For percentage reporting, first, if the total number of cases is too small (e.g., the denominator is less than 20), some articles have recommended not reporting percentages at all, because they can easily be misleading [ 19 , 20 ]. For example, if six of ten cases are effective, the conclusion that “60% of cases are effective” is not convincing. Reporting the percentage together with the number of cases or 95% confidence interval ( CI ) is added and conclusions should be drawn carefully. Second, if the reporting rate is the main research focus, reporting the 95% CI is recommended, to reflect the precision of the results. If only the rate is reported, the information provided is insufficient. For example, for the same incidence rate of 30%, the 95% CI for 30 of 100 cases is 21–39%, and that for 3000 of 10000 cases is 29.1–30.9%. The precision of the two results differs by 10 fold.
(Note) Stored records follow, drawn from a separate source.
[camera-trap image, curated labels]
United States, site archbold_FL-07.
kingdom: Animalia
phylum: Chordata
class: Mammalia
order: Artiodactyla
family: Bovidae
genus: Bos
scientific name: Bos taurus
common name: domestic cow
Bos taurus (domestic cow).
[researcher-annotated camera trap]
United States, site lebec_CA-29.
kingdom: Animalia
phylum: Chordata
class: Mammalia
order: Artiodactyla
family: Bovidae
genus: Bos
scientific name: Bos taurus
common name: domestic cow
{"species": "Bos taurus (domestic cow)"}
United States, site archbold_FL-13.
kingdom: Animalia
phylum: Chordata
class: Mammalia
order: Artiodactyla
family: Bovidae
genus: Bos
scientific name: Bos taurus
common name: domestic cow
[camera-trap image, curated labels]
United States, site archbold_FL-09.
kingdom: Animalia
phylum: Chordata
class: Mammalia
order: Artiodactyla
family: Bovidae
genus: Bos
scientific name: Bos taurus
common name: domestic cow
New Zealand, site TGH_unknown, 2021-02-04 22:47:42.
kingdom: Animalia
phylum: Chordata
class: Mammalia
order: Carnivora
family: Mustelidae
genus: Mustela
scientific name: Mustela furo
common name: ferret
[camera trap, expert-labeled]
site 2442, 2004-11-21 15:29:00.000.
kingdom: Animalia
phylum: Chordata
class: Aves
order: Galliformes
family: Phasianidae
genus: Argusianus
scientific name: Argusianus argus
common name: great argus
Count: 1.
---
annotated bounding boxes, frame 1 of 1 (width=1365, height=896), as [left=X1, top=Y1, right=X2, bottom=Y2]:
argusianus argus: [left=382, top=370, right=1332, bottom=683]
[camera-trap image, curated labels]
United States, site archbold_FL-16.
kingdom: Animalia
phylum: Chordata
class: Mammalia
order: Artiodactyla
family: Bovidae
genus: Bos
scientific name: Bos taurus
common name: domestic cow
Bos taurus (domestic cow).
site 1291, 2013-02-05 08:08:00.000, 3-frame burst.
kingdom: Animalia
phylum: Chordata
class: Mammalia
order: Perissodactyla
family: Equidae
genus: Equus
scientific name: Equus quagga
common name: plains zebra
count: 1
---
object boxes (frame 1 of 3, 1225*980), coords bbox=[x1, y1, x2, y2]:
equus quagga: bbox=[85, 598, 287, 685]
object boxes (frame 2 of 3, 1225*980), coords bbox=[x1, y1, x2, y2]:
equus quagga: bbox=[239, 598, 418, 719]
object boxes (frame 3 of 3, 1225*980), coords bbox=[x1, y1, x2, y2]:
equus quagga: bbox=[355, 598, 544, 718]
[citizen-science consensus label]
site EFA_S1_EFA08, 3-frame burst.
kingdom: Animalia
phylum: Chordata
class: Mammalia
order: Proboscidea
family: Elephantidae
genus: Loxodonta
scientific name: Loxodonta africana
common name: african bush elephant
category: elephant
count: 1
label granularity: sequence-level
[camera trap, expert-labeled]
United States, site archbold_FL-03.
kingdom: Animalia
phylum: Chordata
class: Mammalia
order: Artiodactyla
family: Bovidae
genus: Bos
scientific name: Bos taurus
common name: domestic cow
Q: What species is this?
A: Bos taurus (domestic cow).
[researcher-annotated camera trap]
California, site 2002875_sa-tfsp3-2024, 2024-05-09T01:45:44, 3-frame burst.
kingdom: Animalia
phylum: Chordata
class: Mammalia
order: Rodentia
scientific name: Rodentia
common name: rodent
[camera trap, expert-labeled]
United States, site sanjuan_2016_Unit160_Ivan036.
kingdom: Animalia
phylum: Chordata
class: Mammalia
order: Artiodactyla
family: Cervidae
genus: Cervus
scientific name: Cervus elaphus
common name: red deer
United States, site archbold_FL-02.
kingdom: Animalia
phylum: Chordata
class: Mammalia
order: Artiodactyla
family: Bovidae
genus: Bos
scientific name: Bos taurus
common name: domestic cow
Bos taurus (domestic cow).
Must statistics and P values be reported for baseline comparisons? The requirements depend on the study design. For randomized controlled trials, reporting P values is not recommended, because such trials are randomly grouped, and randomization ensures that any differences between groups are by definition due to chance. In this case, statistical analysis is unnecessary and illogical [ 21 – 24 ]. For observational studies, however, owing to the lack of randomization, group differences may occur because of the selection of cases or exposures. Therefore, statistical analysis can be performed, and the statistics and P values can be reported.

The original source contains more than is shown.